Saturday, June 05, 2010



If Richard Wolffe is to be believed, my intuition about Obama's less than proactive approach to the oil spill was accurate. There is no day to seize. There is NOTHING anyone can do.

Critics have bashed President Obama for being slow to seize the political initiative in combating the BP oil spill in the Gulf Coast, now widely believed to be the worst environmental disaster in U.S. history. The White House has battled back, releasing a timeline of events showing that Obama was briefed—and deploying the Coast Guard—within 24 hours of the Deepwater Horizon blowout.

What has not been previously disclosed: The president was not only briefed on the real-time events of the spill, but also on just how bad it would be—and how hard it would be to plug the hole.

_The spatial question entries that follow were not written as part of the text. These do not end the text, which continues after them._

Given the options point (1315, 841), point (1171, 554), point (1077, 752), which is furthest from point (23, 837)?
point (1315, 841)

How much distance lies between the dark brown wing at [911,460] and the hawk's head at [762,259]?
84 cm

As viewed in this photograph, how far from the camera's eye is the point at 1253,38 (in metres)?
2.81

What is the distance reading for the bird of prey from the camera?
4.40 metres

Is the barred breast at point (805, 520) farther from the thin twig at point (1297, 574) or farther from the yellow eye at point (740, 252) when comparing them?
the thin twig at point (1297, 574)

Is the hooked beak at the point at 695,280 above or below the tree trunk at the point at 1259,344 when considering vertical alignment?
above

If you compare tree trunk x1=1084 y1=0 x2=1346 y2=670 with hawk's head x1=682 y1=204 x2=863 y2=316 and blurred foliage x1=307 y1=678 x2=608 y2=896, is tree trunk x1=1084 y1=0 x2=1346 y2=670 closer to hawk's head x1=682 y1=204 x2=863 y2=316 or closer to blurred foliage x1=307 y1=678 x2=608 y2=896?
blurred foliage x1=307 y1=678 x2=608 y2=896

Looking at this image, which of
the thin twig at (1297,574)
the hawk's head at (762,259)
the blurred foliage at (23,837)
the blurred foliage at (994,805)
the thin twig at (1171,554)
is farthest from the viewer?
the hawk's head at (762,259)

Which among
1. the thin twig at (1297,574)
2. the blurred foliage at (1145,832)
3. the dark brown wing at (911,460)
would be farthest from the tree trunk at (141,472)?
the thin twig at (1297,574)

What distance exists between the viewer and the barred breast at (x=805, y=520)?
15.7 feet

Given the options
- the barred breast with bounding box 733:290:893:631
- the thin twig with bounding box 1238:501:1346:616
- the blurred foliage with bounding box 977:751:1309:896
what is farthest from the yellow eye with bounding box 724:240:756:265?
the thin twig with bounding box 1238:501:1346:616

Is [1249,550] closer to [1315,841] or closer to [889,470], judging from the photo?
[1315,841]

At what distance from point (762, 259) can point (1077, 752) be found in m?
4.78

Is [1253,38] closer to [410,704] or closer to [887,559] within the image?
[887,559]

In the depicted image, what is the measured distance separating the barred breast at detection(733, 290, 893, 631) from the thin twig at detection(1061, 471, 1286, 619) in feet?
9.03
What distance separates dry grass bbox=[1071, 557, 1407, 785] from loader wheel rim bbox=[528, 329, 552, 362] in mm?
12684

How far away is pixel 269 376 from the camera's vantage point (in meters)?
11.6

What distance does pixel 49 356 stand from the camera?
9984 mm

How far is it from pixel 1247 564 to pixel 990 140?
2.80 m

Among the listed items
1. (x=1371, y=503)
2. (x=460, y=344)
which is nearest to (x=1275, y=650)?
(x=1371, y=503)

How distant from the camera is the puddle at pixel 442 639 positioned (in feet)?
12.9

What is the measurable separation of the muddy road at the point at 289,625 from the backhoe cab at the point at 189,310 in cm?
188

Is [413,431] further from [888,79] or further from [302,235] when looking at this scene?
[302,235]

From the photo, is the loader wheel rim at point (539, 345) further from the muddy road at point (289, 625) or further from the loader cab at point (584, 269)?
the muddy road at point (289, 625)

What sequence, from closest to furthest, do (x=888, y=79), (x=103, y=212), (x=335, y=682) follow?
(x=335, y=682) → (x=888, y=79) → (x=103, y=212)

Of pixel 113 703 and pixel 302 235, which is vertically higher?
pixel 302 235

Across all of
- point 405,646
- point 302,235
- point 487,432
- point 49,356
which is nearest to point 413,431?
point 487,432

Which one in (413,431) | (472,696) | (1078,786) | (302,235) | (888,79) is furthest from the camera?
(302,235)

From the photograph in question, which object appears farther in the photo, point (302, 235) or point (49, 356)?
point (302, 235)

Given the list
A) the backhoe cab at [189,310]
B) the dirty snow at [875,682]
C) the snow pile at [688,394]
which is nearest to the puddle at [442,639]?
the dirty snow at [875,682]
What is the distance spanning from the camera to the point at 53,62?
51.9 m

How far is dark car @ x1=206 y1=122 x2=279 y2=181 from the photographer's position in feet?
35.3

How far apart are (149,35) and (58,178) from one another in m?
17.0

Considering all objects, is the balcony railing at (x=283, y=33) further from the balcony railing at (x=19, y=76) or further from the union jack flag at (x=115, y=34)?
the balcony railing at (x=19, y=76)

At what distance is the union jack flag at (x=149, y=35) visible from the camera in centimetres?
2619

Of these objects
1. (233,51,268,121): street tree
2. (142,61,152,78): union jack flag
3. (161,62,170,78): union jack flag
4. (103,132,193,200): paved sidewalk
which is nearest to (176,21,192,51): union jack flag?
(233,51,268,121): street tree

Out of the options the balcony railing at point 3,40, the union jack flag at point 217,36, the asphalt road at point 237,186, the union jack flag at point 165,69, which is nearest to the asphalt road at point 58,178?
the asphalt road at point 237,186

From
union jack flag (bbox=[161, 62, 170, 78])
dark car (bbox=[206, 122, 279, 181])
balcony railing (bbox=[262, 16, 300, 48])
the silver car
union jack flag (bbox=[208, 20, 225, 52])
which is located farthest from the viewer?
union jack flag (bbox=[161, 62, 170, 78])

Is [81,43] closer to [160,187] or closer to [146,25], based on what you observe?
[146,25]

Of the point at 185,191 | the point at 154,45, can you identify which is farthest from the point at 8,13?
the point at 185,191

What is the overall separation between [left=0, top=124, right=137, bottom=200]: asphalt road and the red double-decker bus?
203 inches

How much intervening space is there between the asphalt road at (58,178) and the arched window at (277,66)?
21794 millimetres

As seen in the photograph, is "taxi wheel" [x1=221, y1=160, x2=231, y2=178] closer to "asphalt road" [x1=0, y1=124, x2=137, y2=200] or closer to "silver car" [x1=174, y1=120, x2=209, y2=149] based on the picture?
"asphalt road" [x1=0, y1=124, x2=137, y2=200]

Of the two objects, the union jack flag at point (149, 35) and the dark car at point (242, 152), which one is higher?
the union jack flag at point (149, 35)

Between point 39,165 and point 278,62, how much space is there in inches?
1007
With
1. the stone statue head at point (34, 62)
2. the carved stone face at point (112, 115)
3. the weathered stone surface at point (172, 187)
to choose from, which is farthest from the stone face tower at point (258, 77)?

Carol Browner, director of the White House Office of Energy and Climate Change Policy, told Obama at one of the earliest briefings in late April that the blowout would likely lead to an unprecedented environmental disaster, senior White House aides told The Daily Beast. Browner warned that capping a well at such depths had never been done before, and that they ought to expect an oil spill that would continue until a relief well was drilled in August, the aide said.

That early briefing on the scope of the spill—and enormous technical challenges involved in fixing it—might help explain the sense of fatalism that has infused Obama's team from the start.